What this exercise asks
1 – Could you copy the program listings word for word, starting at "Atticus Finch may" and ending at "Day, this Saturday at 6 pm."?
2 – In the program listings, who plays the Concerto in F on a memorial concert?

Text shown
══════════════════════════════

George Gershwin rose from Tin Pan Alley scrapper to Broadway royalty.  From there, he conquered the concert hall and even the opera house, with his blend of popular song, jazz, blues, spirituals and European classical forms.  Tune in for a selection of Gershwin songs, peformed by Al Jolson, Ella Logan, and Fred Astaire (pictured, with the composer and his brother, Ira); the world premiere recording of “An American in Paris,” with Gershwin himself on the celesta; and the Concerto in F, played on a memorial concert by Oscar Levant.  It’s music of Gershwin, by George, this Sunday at 10 pm.

Get out your Silly Putty!  There will be plenty of vibrant colors for you to enjoy, as the focus will be on comic adventurers – as in heroes from the funnies.  We’ll hear music from movies inspired by the two-dimensional cliffhangers of newspaper favorites “Prince Valiant” (Franz Waxman), “The Phantom” (David Newman), and “Dick Tracy” (Danny Elfman), as well as the book-length comic albums that chronicle “The Adventures of Tintin” (John Williams).  See you in the funny pages, this Saturday at 6 pm.

Atticus Finch may have been a model father, but he was also one of cinema’s most memorable attorneys.  An ample suite from “To Kill a Mockingbird” (Elmer Bernstein) will cap an hour of music from movies about lawyers, judges, and courtrooms.  Also featured will be selections from “The Young Philadelphians” and “Inherit the Wind” (Ernest Gold), “The Paper Chase” (John Williams), and “The Magnificent Yankee” (David Raksin).  Oyez, oyez!  Approach the bench for a hint of Father’s Day, this Saturday at 6 pm.

As related in the Gospel of Luke, a young wastrel burns through his family fortune, then returns home to the arms of his forgiving father.  It’s an off-center Father’s Day tribute, as we listen to ballet music inspired by the Parable of the Prodigal Son, including works by Hugo Alfvén and Sergei Prokofiev.  Father knows best, this Sunday at 10 pm.

══════════════════════════════

The data
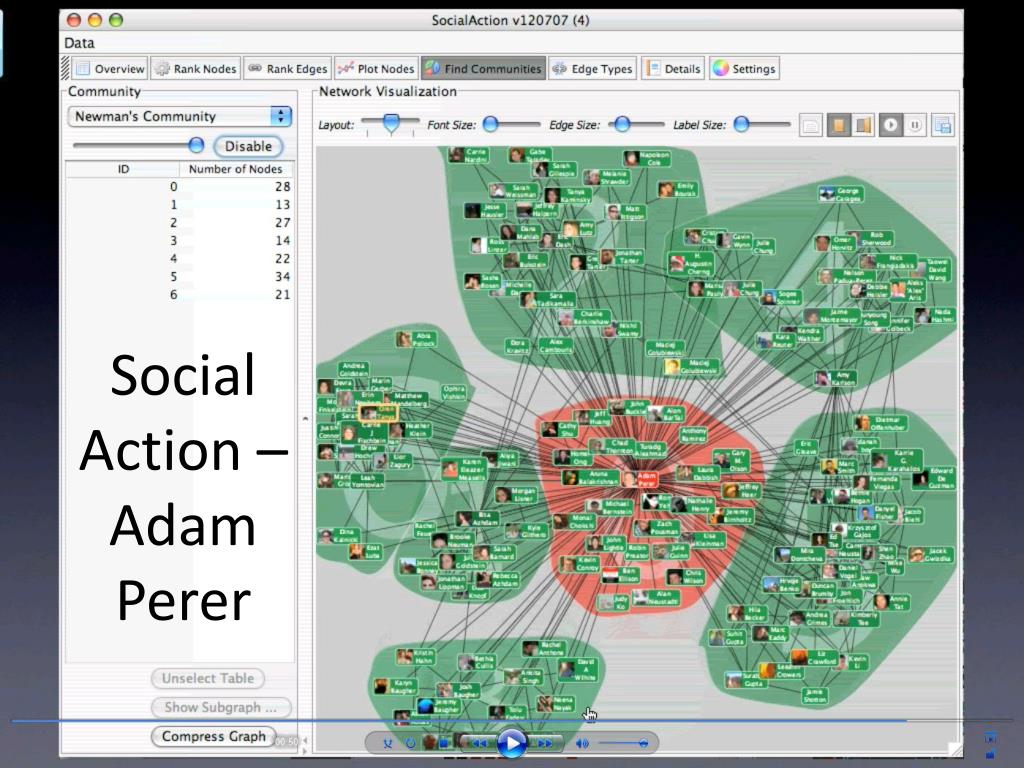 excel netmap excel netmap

══════════════════════════════

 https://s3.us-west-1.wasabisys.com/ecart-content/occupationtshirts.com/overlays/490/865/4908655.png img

══════════════════════════════

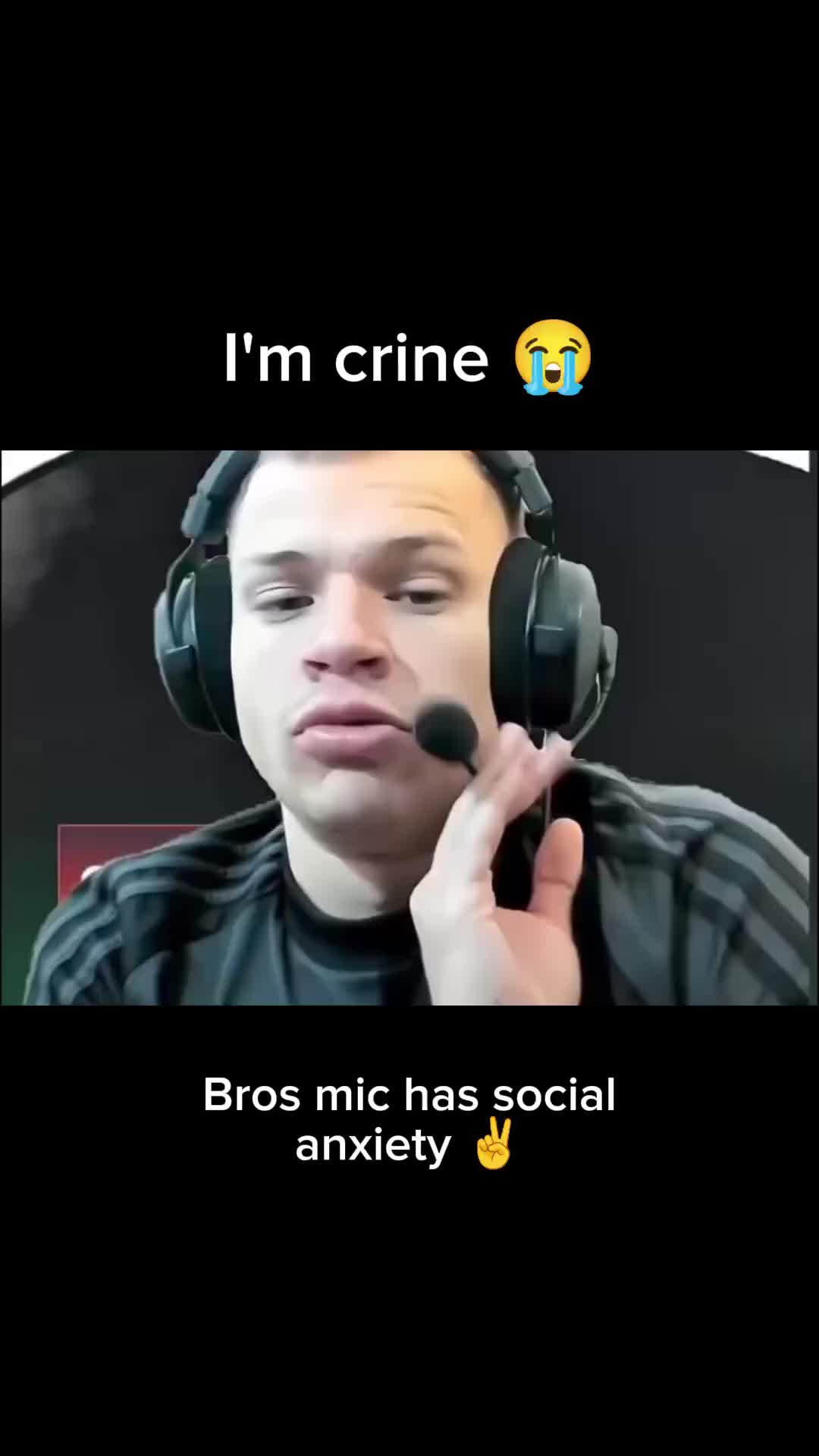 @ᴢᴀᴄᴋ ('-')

══════════════════════════════

Solutions
1 –
Atticus Finch may have been a model father, but he was also one of cinema’s most memorable attorneys.  An ample suite from “To Kill a Mockingbird” (Elmer Bernstein) will cap an hour of music from movies about lawyers, judges, and courtrooms.  Also featured will be selections from “The Young Philadelphians” and “Inherit the Wind” (Ernest Gold), “The Paper Chase” (John Williams), and “The Magnificent Yankee” (David Raksin).  Oyez, oyez!  Approach the bench for a hint of Father’s Day, this Saturday at 6 pm.

2 – Oscar Levant